Economía

The strike is now felt at the distribution supply centers
El paro ya se siente en las centrales de abasto
Autor: Federico Duarte Garcés
12 de Marzo de 2015


El desabastecimiento generado por el miedo de algunos transportadores a transitar algunas zonas ha traído consigo el aumento de ciertos productos.


Foto: Giuseppe Restrepo 

El paro camionero comienza a afectar directamente el bolsillo del consumidor.

Ayer en la madrugada uno de los camiones que ingresaron a la Central Mayorista de Antioquia traía el limpiaparabrisas vuelto trizas. Según los trabajadores de la misma central, hay un temor generalizado; no sólo de los conductores por las piedras que puedan recibir sus vehículos en algunos trayectos sino de los demás miembros de la cadena de comercialización que termina en los consumidores, quienes se han quedado en espera de algunos carros que llegan tarde por el taponamiento de algunas vías. De ahí que el precio de algunos productos haya comenzado a aumentar.


De acuerdo con Juan Álvarez, gerente de Agropecuaria de Papa, desde hace tres semanas, justo cuando inició el paro camionero, el precio de la papa ha aumentado entre un 35% y 40%. Antes el kilo promediaba los $1.000 y $1.150, ahora se vende a $2.100. 


“Son precios que nunca se habían visto en la historia”, sostiene Álvarez al indicar que el valor es casi cuatro veces el registrado en el paro de 2013 cuando estaba a $550. Asegura que a diferencia de la semana pasada el paro actual se ha fortalecido, y los fletes por su parte se han encarecido en un 200%. 


“A la gente le da miedo cargar”, dice Eduardo, un comerciante de verdura. Él también da cuenta de un movimiento lento en los últimos días hacia grandes consumidores, tales como legumbreros de plaza de Urabá. 


Los despachadores de papa criolla también reportan un aumento de $500 en su valor, al pasar de $1.300 a $1.800. Mientras un comprador de zanahoria subraya que el precio de la hortaliza se dobló de un día para otro por falta de mercancía. 


“No hay ni especulación porque no hay productos para vender”, indica Jairo Uriel Guapacha, vendedor de frutas. Si bien asegura que estas se encuentran en temporada de escasez, productos de importación como las manzanas están represadas en el puerto, y sus precios se han mantenido altos “como si no hubiera importación en este momento”.


Efectos a priori


“Apenas se está empezando a sentir el paro”, dice por su parte Freddy Taborda, un seleccionador de cebolla, quien pronostica que dentro de poco los bloqueos van a robustecerse y no van a permitir el ingreso de comida. Señala que más allá de Antioquia, esto ya se evidencia en los lados de la frontera con Ecuador, en Pasto e Ipiales, donde según él la papa se encuentra represada. 

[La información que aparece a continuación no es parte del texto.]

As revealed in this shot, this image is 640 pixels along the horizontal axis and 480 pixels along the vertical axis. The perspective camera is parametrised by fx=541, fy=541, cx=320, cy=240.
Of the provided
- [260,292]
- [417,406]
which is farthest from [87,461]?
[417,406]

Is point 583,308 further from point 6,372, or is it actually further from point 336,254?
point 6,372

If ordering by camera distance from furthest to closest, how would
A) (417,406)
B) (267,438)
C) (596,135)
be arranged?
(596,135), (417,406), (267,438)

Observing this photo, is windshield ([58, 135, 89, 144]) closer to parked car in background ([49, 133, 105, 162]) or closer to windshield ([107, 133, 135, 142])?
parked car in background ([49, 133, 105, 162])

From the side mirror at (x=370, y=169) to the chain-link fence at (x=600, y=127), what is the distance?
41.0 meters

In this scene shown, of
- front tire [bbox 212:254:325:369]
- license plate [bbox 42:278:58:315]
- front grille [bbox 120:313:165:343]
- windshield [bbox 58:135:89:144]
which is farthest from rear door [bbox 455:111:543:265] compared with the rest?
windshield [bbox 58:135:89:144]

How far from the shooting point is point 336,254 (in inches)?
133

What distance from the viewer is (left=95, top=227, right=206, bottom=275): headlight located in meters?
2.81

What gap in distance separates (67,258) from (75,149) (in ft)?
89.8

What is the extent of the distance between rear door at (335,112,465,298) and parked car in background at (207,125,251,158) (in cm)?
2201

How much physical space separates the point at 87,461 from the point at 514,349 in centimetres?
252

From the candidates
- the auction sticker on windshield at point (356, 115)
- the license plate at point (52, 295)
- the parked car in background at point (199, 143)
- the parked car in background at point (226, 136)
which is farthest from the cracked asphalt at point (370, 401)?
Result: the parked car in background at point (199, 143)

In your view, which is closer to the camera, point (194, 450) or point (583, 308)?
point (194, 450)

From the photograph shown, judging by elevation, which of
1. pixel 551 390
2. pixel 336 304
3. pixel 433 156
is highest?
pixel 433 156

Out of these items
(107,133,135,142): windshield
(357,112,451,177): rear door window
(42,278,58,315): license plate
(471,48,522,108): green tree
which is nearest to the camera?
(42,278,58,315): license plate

A media hora de cerrar, el local de Andrés Botero, un joven despachador de cebolla, está semilleno. Normalmente vende entre 220 y 250 bultos de este producto. Ayer apenas fueron 70.  


“Eso no es nada”, afirma al plantear que por lo general arriban a su puesto gente de diferentes pueblos de Antioquia, desde Sonsón hasta Santa Bárbara, quienes no han podido transitar por el mismo bloqueo de las vías; sólo algunos que viven del menudeo. Por ahora sólo se acercan personas de la ciudad, quienes se encuentran con una cebolla cuyo precio ha subido de por sí, según él, porque hay escasez y de otra parte hay una gran demanda de Ecuador. 


Gilberto Gutiérrez, a cargo de la sección de cebollas y ajos de la central, apunta que el bulto de la cebolla roja estaba entre $60.000 y $80.000 hace tres semanas, ahora vale entre $110.000 y $120.000. Lo mismo ha sucedido con el bulto de la blanca, proveniente de la planicie cundiboyacense, que antes se encontraba entre $35.000 y $40.000, y ahora ha subido hasta $55.000 y $60.000, y cree que aumentará por la falta de abastecimiento.


“El problema es que cuando entra lo hace por cantidades, y ahí mismo el precio se va al piso, y lo que teníamos caro ahí se pierde”, comenta Gutiérrez también en relación a lo sucedido en el último paro. 


“Uno está con el miedo de pasar o no pasar”, cuenta un transportador que alude a tramos de la salida al norte, entre Girardota y Copacabana, donde hay un sólo carril y aparecen escondidos algunos individuos que, asegura, son pagados por los mismos conductores para arrojar piedras a quienes transiten por allí. 


Ayer un camión cargado de variedades de legumbres y abarrotes que debía conducir a un granero en El Bagre permaneció en la central. Hoy planea partir madrugado de cualquier manera, bien sea dar una vuelta por San Pedro y salir por Santa Rosa. Y con ello incrementa el costo. “Ahí está el problema de cuadrar con el patrón”, dice.